The methods and systems described herein may be embodied in many different forms and should not be construed as limited to the embodiments set forth herein. Accordingly, the methods and systems described herein may take the form of an entirely hardware embodiment, an entirely software embodiment or an embodiment combining software and hardware aspects. Systems referenced herein typically include memory and typically include methods for communication with other devices including mobile devices. Methods of communication can include both wired and wireless (for example, RF, optical, or infrared) communications methods and such methods provide another type of computer readable media; namely communication media. Wired communication can include communication over a twisted pair, coaxial cable, fiber optics, wave guides, or the like, or any combination thereof. Wireless communication can include RF, infrared, acoustic, near field communication, Bluetooth™, or the like, or any combination thereof.

It will be understood that each block of the flowcharts, and combinations of blocks in the flowcharts and methods disclosed herein, can be implemented by computer program instructions. These program instructions may be provided to a processor to produce a machine, such that the instructions, which execute on the processor, create means for implementing the actions specified in the flowchart block or blocks disclosed herein. The computer program instructions may be executed by a processor to cause a series of operational steps to be performed by the processor to produce a computer implemented process. The computer program instructions may also cause at least some of the operational steps to be performed in parallel. Moreover, some of the steps may also be performed across more than one processor, such as might arise in a multi-processor computing device. In addition, one or more processes may also be performed concurrently with other processes, or even in a different sequence than illustrated without departing from the scope or spirit of the invention.

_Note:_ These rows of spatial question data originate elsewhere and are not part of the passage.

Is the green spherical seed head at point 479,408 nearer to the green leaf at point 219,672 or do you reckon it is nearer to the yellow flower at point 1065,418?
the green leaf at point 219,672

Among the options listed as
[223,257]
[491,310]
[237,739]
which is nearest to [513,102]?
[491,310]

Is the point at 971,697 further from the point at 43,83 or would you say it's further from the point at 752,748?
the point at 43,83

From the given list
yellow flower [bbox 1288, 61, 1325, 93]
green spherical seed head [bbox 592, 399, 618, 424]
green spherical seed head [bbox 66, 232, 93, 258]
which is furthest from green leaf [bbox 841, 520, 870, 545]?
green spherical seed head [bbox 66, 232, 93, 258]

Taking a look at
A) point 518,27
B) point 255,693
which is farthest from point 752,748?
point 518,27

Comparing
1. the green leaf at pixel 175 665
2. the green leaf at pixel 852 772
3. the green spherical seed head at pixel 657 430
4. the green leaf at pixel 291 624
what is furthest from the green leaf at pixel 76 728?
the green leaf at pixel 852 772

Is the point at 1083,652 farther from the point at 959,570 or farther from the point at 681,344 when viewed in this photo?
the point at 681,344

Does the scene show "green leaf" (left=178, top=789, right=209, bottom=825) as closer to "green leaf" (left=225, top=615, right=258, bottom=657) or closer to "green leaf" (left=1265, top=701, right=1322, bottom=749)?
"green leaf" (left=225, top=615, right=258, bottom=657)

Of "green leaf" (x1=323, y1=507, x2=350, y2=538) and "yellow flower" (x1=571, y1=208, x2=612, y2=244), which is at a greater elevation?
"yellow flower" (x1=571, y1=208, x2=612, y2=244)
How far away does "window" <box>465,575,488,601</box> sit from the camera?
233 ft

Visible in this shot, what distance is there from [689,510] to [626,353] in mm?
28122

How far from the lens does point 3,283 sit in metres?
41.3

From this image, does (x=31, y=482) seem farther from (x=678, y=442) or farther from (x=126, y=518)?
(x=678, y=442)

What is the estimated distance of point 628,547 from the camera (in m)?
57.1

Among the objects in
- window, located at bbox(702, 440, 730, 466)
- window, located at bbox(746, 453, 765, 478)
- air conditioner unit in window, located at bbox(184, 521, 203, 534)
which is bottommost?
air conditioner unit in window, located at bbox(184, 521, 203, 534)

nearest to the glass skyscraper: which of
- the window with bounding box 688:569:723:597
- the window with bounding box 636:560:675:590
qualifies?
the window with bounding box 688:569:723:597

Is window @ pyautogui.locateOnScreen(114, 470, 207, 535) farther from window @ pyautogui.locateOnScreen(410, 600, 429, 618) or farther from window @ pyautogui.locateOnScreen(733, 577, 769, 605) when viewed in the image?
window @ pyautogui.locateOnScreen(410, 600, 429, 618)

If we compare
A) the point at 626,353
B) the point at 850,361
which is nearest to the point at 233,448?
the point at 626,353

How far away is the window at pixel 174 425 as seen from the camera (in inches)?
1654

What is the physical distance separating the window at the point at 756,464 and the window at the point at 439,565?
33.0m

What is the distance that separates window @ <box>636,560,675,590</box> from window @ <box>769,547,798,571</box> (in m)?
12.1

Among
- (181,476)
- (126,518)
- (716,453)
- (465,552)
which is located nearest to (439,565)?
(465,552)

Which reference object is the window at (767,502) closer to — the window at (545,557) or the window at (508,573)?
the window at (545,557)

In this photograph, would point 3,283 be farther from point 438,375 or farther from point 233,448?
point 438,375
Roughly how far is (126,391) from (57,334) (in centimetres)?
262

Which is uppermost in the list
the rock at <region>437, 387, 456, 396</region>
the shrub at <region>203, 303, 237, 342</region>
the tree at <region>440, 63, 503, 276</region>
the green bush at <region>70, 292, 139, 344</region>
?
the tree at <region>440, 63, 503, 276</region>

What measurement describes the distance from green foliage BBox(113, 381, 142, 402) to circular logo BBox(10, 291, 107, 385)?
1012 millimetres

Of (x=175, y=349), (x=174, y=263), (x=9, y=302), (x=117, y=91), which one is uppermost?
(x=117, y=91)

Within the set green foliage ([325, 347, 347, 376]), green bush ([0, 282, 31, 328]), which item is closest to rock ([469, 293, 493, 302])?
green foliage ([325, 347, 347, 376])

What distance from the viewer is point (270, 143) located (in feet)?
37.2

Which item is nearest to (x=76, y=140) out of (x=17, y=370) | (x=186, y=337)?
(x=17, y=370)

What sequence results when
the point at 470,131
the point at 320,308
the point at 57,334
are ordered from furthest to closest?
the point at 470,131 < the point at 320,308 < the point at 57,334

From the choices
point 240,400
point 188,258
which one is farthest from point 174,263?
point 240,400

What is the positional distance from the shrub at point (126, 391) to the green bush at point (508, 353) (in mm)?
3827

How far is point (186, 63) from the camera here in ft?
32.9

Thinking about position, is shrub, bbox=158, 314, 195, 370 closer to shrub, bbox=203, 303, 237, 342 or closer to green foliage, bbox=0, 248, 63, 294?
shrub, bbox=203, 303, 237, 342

The computer program instructions can be stored on any suitable computer-readable medium including, but not limited to, RAM, ROM, EEPROM, flash memory or other memory technology, CD-ROM, digital versatile disks (“DVD”) or other optical storage, magnetic cassettes, magnetic tape, magnetic disk storage or other magnetic storage devices, or any other medium which can be used to store the desired information and which can be accessed by a computing device.

The above specification and examples provide a description of the manufacture and use of the invention. Since many embodiments of the invention can be made without departing from the spirit and scope of the invention, the invention also resides in the claims hereinafter appended.